Livres Hebdo : Pourquoi avoir traité spécifiquement ce sujet ?
Tanguy Habrand : Comme beaucoup d’enseignants, j’ai passé une partie du printemps dernier à donner des cours à distance, dont un cours d’actualité du livre. Dans ce cadre, j’ai été frappé par une accélération paradoxale. D’un côté, l’industrie du livre était à l’arrêt mais de l'autre, elle était le lieu d'une activité intense. Ma crainte était de voir se perdre des discours et des événements sans parvenir à les restituer de la même manière ensuite. Les différentes phases du confinement ont été liées à des états d’esprit contrastés, difficiles à reconstruire a posteriori. C’était une façon aussi pour moi d’échapper au marasme ambiant : je parlais au passé de choses qui avaient parfois eu lieu dans la journée, dans la perspective d’en fournir une synthèse critique aux étudiants de l’année d’après. J’ai eu l’intuition que la crise jouait un rôle d’analyseur de la chaîne du livre, dans la mesure où les professionnels, les pouvoirs publics et les médias formulaient des choses qui ne se disent pas en temps normal. Cet essai est né de la volonté de saisir une crise dans l’instant, sans se substituer pour autant aux travaux historiques qui feront apparaître d’autres éléments avec le recul. Je n’ai pas cherché à produire un tableau apocalyptique de la chaîne du livre.
Derrière l'objectif de ce livre, quelles étaient vos craintes ?
Mon objectif était de faire émerger des contradictions productrices de sens, à l’image de tout le débat qui a eu lieu sur le caractère essentiel du livre et des affrontements autour de la surproduction. Concernant l’accentuation des disparités entre une filière à caractère industriel et une filière orientée art et essai, ma seule véritable préoccupation est liée au risque de découplage entre ces deux mondes : d’un côté, une rationalisation à l’extrême des choix éditoriaux et des assortiments en rayon, potentiellement renforcés par le confinement ; de l’autre, une raréfaction pouvant conduire à la perte de lien avec le lecteur. Il faut que des passerelles continuent à exister entre ces deux mondes, et ce sont généralement les libraires indépendants et les bibliothécaires qui sont les plus aptes à les faire exister. Je ne crois pas du tout en revanche à l’effondrement de l’édition indépendante, car la coexistence de deux rapports au métier est aussi ancienne que l’apparition du marché de l’édition.
Vous parlez de l'effort d'action et de réflexion pour réformer le livre. Pouvez-vous nous précisez votre analyse ?

++++++++

D'après l'entretien, qui est le plus apte à maintenir des passerelles entre la filière industrielle et la filière art et essai ? La liste ci-après est sans rapport avec l'entretien.

» **DONNÉES ENREGISTRÉES**:

++++++++

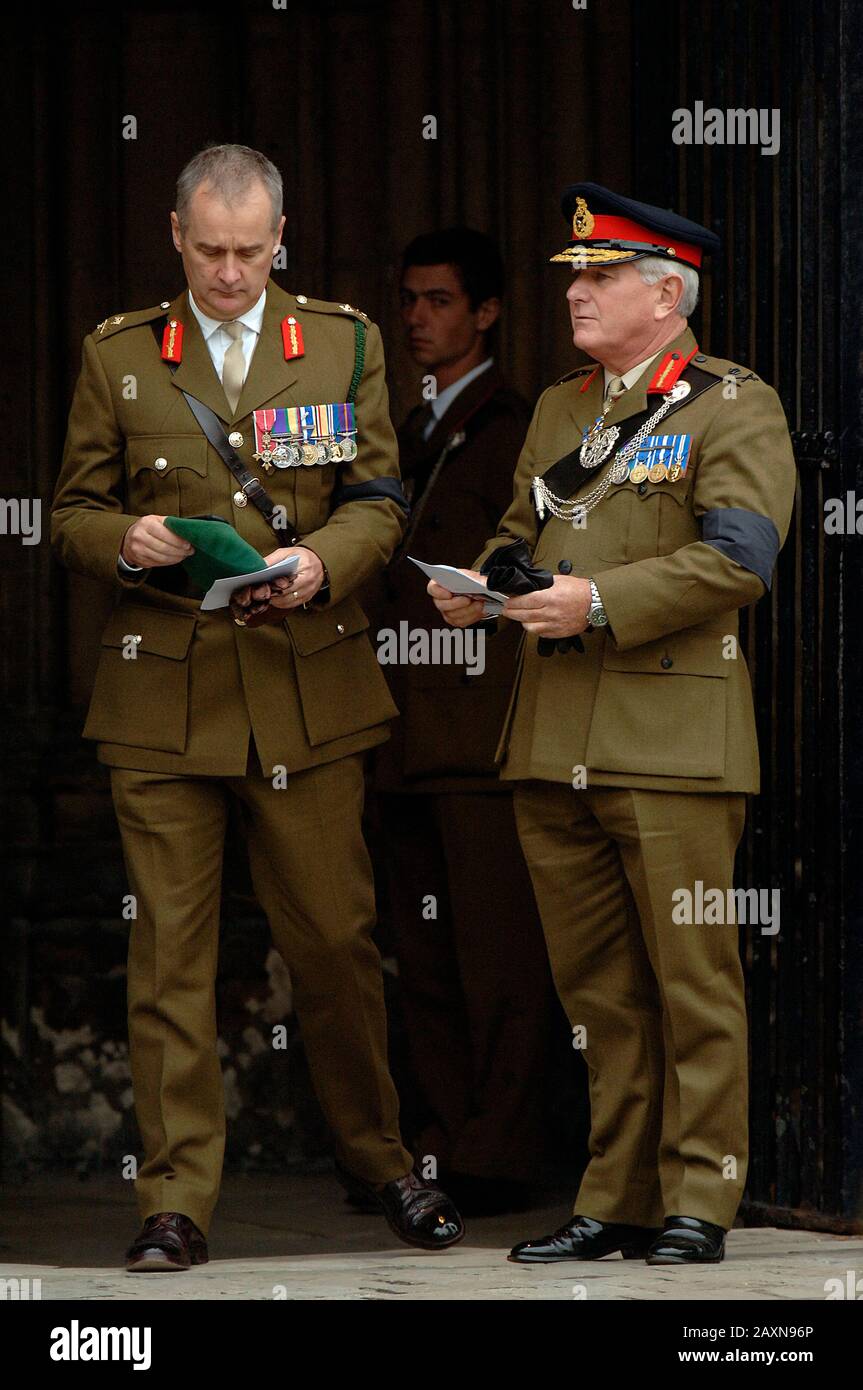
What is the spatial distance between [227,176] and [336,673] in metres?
1.00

++++++++

» **RÉSULTAT**:
Les libraires indépendants et les bibliothécaires.